Introduction
BJSecureID est une plateforme de détection et prévention de fraude identitaire. Elle identifie chaque visiteur par son empreinte numérique (fingerprint), calcule un score de confiance, et permet aux plateformes partenaires de sécuriser leurs services.
UUID
Identifiant unique par visiteur
0-100
Trust Score calculé automatiquement
18+
Composants fingerprint collectés
Modes du SDK
Le SDK fonctionne en deux modes selon votre besoin :
Le SDK collecte l'empreinte et identifie le visiteur silencieusement. Aucune interaction avec votre backend. Idéal pour la détection et protection sans modification de votre infrastructure.
- - Collecte fingerprint automatique
- - Identification visiteur (UUID)
- - Trust Score disponible en callback
- - Aucun webhook requis
Le SDK interagit activement avec votre plateforme via webhooks, partage de profils et synchronisation. Idéal pour l'authentification croisée et le mode SSO.
- - Tout le mode passif +
- - Webhooks temps réel
- - Partage de profils sécurisé (HMAC)
- - Mode SSO inter-plateformes
- - Push de données identitaires
1. Intégration rapide
Ajoutez le SDK dans votre page HTML avec votre clé publique :
<script src="https://bjsecureid.com/sdk/bjsecure.js"></script>
<script>
BJSecure.init({
publicKey: 'pk_VOTRE_CLE_PUBLIQUE',
endpoint: 'https://bjsecureid.com/api/v1',
mode: 'passive', // ou 'active'
debug: false,
onReady: function(data) {
console.log('Visiteur:', data.visitor_uuid);
console.log('Score:', data.trust_score);
},
onError: function(err) {
console.error('Erreur:', err);
}
});
</script>Important : Le SDK ne fonctionnera que sur les domaines autorisés pour votre plateforme. Si vous l'utilisez sur un domaine non enregistré, la requête sera rejetée (403).
2. Options de configuration
| Option | Type | Défaut | Description |
|---|---|---|---|
| publicKey | string | requis | Clé publique de votre plateforme (pk_...) |
| endpoint | string | /api/v1 | URL de base de l'API |
| mode | string | passive | 'passive' ou 'active' |
| autoCollect | bool | true | Collecte automatique au chargement |
| debug | bool | false | Logs dans la console navigateur |
| onReady | function | - | Callback après identification réussie |
| onError | function | - | Callback en cas d'erreur |
3. API REST
Tous les endpoints requièrent le header X-API-Key (clé privée, côté serveur uniquement).
/api/v1/fingerprint
Envoie un fingerprint pour identification (utilisé par le SDK).

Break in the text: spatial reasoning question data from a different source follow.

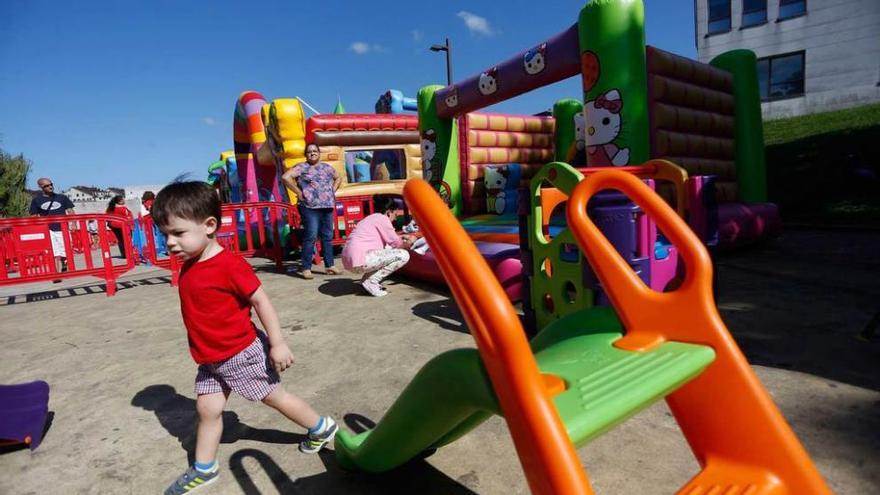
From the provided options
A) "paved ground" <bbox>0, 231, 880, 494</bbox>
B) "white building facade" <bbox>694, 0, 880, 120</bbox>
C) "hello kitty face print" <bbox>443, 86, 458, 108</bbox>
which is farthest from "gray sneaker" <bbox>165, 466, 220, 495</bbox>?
"white building facade" <bbox>694, 0, 880, 120</bbox>

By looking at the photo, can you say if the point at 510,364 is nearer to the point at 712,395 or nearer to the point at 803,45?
the point at 712,395

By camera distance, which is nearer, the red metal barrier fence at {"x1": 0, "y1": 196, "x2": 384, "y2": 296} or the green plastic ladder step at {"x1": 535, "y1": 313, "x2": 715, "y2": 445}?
the green plastic ladder step at {"x1": 535, "y1": 313, "x2": 715, "y2": 445}

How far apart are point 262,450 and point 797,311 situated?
3526 millimetres

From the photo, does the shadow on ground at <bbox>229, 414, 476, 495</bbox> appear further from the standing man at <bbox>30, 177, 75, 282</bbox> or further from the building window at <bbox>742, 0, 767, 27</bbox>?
the building window at <bbox>742, 0, 767, 27</bbox>

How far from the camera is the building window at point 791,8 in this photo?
17.6 metres

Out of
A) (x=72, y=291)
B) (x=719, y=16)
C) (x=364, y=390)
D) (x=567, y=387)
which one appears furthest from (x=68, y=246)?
(x=719, y=16)

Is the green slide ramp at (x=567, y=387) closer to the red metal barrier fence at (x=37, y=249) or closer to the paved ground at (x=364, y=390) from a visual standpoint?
the paved ground at (x=364, y=390)

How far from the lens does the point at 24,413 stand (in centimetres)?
238

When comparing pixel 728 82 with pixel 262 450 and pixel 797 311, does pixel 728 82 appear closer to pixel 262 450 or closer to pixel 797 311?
pixel 797 311

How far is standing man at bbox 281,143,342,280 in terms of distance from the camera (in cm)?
597

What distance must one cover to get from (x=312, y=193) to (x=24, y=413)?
3.89m

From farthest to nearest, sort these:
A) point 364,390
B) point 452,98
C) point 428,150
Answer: point 428,150 < point 452,98 < point 364,390

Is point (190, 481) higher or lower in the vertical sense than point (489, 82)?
lower

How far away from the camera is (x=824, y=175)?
10.2m
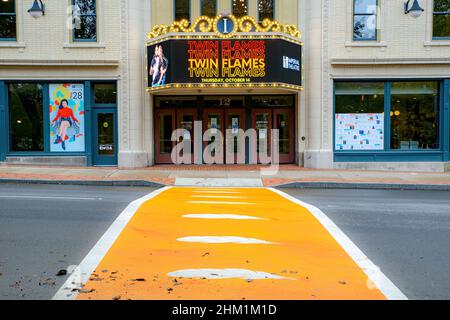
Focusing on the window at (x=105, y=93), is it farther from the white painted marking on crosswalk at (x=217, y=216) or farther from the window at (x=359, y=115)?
the white painted marking on crosswalk at (x=217, y=216)

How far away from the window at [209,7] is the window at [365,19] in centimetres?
551

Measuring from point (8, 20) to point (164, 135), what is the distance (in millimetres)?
7490

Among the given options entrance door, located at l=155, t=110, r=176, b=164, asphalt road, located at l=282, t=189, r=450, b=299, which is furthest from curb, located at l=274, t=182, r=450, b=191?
entrance door, located at l=155, t=110, r=176, b=164

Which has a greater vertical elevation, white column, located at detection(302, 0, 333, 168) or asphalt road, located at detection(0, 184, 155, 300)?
white column, located at detection(302, 0, 333, 168)

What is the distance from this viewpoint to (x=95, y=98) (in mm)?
19750

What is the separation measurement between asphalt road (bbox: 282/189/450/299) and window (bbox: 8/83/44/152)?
11.3 m

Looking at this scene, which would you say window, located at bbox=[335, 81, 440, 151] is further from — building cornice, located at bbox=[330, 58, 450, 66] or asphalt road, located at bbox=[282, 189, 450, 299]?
asphalt road, located at bbox=[282, 189, 450, 299]

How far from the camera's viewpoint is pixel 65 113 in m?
19.5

Response: { "success": true, "data": { "visitor_uuid", "trust_score", "is_new" } }
/api/v1/visitor/{uuid}
Récupère les informations complètes d'un visiteur.
/api/v1/events
analytics
Reçoit un lot d'événements visiteurs (pages vues, clics, scroll, formulaires, événements custom). Géré automatiquement par le SDK.
Body: { "visitor_uuid": "...", "session_id": "...", "events": [ { "type": "pageview", "url": "..." } ] }
/api/v1/profile
mode actif
Pousse des données de profil (nom, email, NPI, etc.).
Body: { "visitor_uuid": "...", "first_name": "...", "email": "...", "npi": "..." }
/api/v1/profile/{uuid}/secure
mode actif
Envoie sécurisé des données via webhook HMAC-SHA256.
Analytics & suivi d'événements SDK v1.2+
À partir de la v1.2, le SDK journalise automatiquement l'activité du visiteur (pages vues,
clics, défilement, soumissions de formulaire, fin de session) et l'envoie par lots à
/api/v1/events. Aucune
configuration n'est requise : le suivi est actif par défaut.
Événements custom
// Journaliser une action métier
BJSecure.track('inscription_terminee', { plan: 'premium', montant: 15000 });Capture de formulaires & profil visiteur
Le SDK détecte les champs d'identité remplis (nom, prénom, email, téléphone, NPI) pour construire le profil du visiteur. Garde-fous appliqués automatiquement : les mots de passe, codes OTP et données de paiement ne sont jamais capturés (exclusion côté SDK et serveur).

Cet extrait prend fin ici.